When I arrive home with the dogs, the charging flap closes too quickly when I pickup the J1772 plug. But I found two workarounds:

Open the trunk too - it suspends closing the flap and it is easy enough to the close the trunk.
Leave door cracked open - this doesn't work if the dogs are in the car. Regardless, it too suspends closing the flap.
In the world of problems, this is a nit but don't we all come here to nit pick? <GRINS>

Bob Wilson


----------



## lance.bailey (Apr 1, 2019)

interestingly, I'm havign issues with the flap opening on touch. It used to be that it popped open easily - too easily sometimes when washing the car.

now if i think to charge the car in the evening i'll go out to the garage and the flap won't open. I have a juice box with the j1772 adapter so i do not have the tesla charger open me button on the charger handle.

I'll pull my phone out of my pocket and open up the app, wait for the car and app to connect ... and still the flap won't open. so i'll pop a door ... still the flap won't open on touch. 

finally i'll open the flap via the phone app, close it (or let it close on timeout) and after that the flap opens on touch. so the touch sensor works, just not when I need it to work.

can someone with a j17772 charger describe when the flap opens on touch? is it only just after driving? is it only after the flap has been activated via another means?


----------



## garsh (Apr 4, 2016)

lance.bailey said:


> ... still the flap won't open on touch.


That usually means that the little magnet fell out of the flap.


----------



## lance.bailey (Apr 1, 2019)

nope, magnet is still there (just checked) and after I open/close the flap from the app touch works fine.
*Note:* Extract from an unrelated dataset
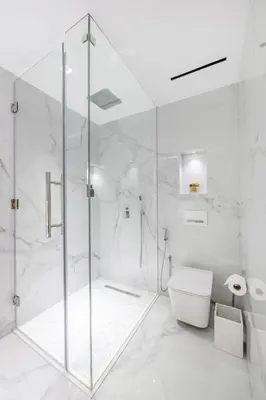 a white bathroom with a shower and a toilet at Seaside Elegance - NEW Luxury 3-Bedroom Apt in JBR in Dubai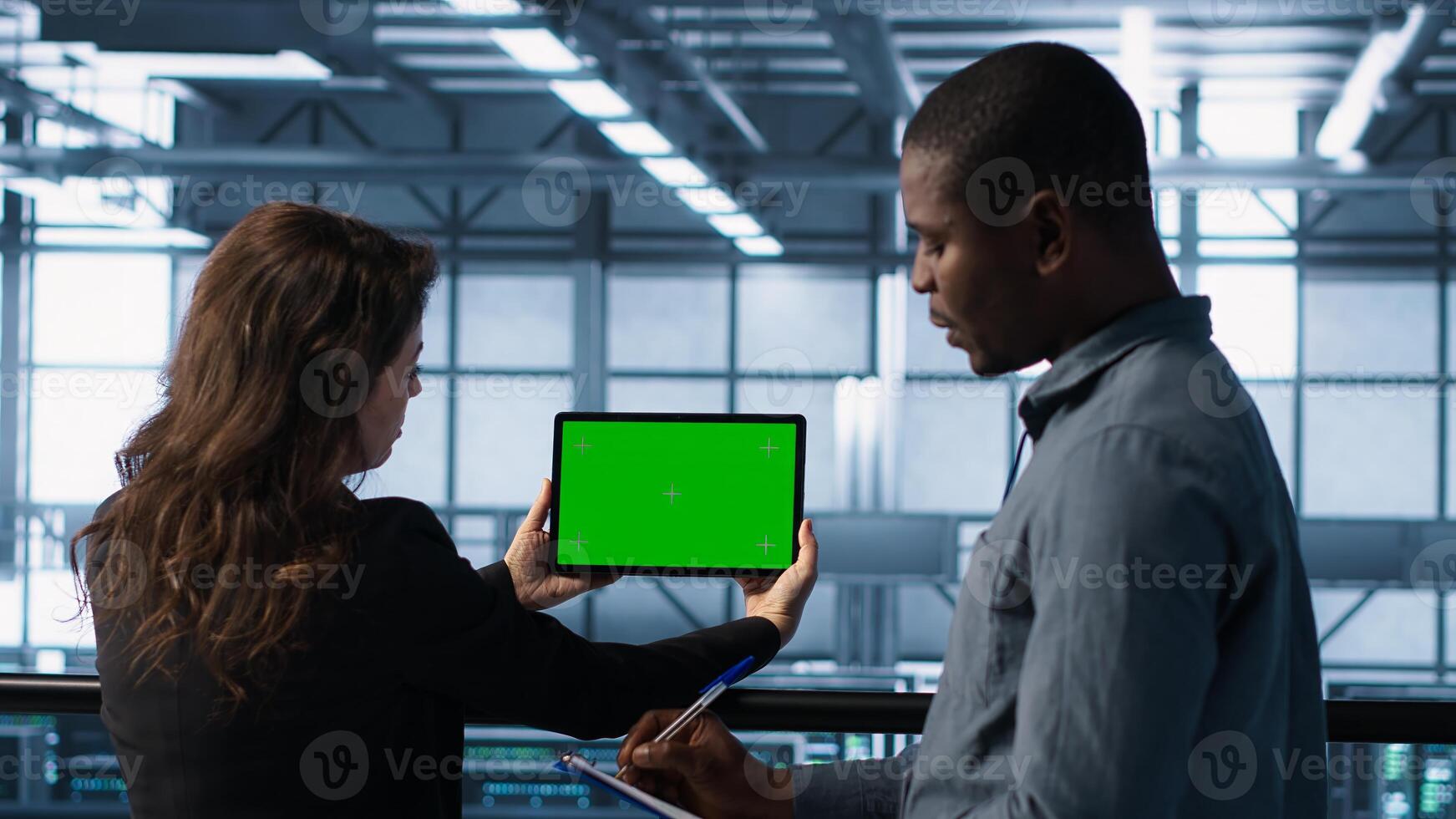 System administrators in server farm using isolated mockup tablet to verify settings. Data center colleagues using green screen chroma key device to monitor facility, camera A photo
I just want it to work without needing the app to prime it like an old pump.


----------



## bwilson4web (Mar 4, 2019)

garsh said:


> That usually means that the little magnet fell out of the flap.
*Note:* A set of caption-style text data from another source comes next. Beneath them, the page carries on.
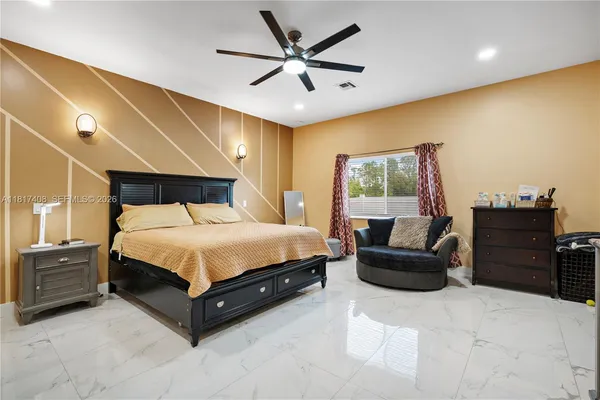 a bedroom with a bed and dresser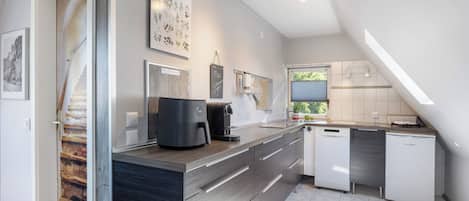 Fridge, stovetop, dishwasher, coffee/tea maker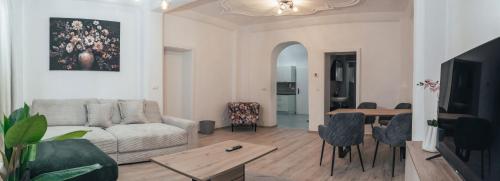 a living room with a couch and a table at Gozzo Woods in Krems an der Donau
Mine does open sometimes on touch. Just it closes too quickly unless I crack the door or open the trunk. I took a photo earlier but it seems something is there. I'll have to check if magnetic.

Bob Wilson


----------



## pweady (Dec 18, 2018)

bwilson4web said:


> When I arrive home with the dogs, the charging flap closes too quickly when I pickup the J1772 plug. But I found two workarounds:
> 
> Open the trunk too - it suspends closing the flap and it is easy enough to the close the trunk.
> Leave door cracked open - this doesn't work if the dogs are in the car. Regardless, it too suspends closing the flap.
> ...


I had the same problem too when using the adapter. My workaround is to release the latch on the charging cable and wait a second for the light to turn blue on the car. Then I remove the plug and the door doens't close too early so I can remove the adapter. I don't know if it's a universal solution but it works on the charger I'm using at least.


----------



## bwilson4web (Mar 4, 2019)

The adapter is too tight on the J1772 end so it stays there all the time. I bought a second adapter for when away from home.

Bob Wilson


----------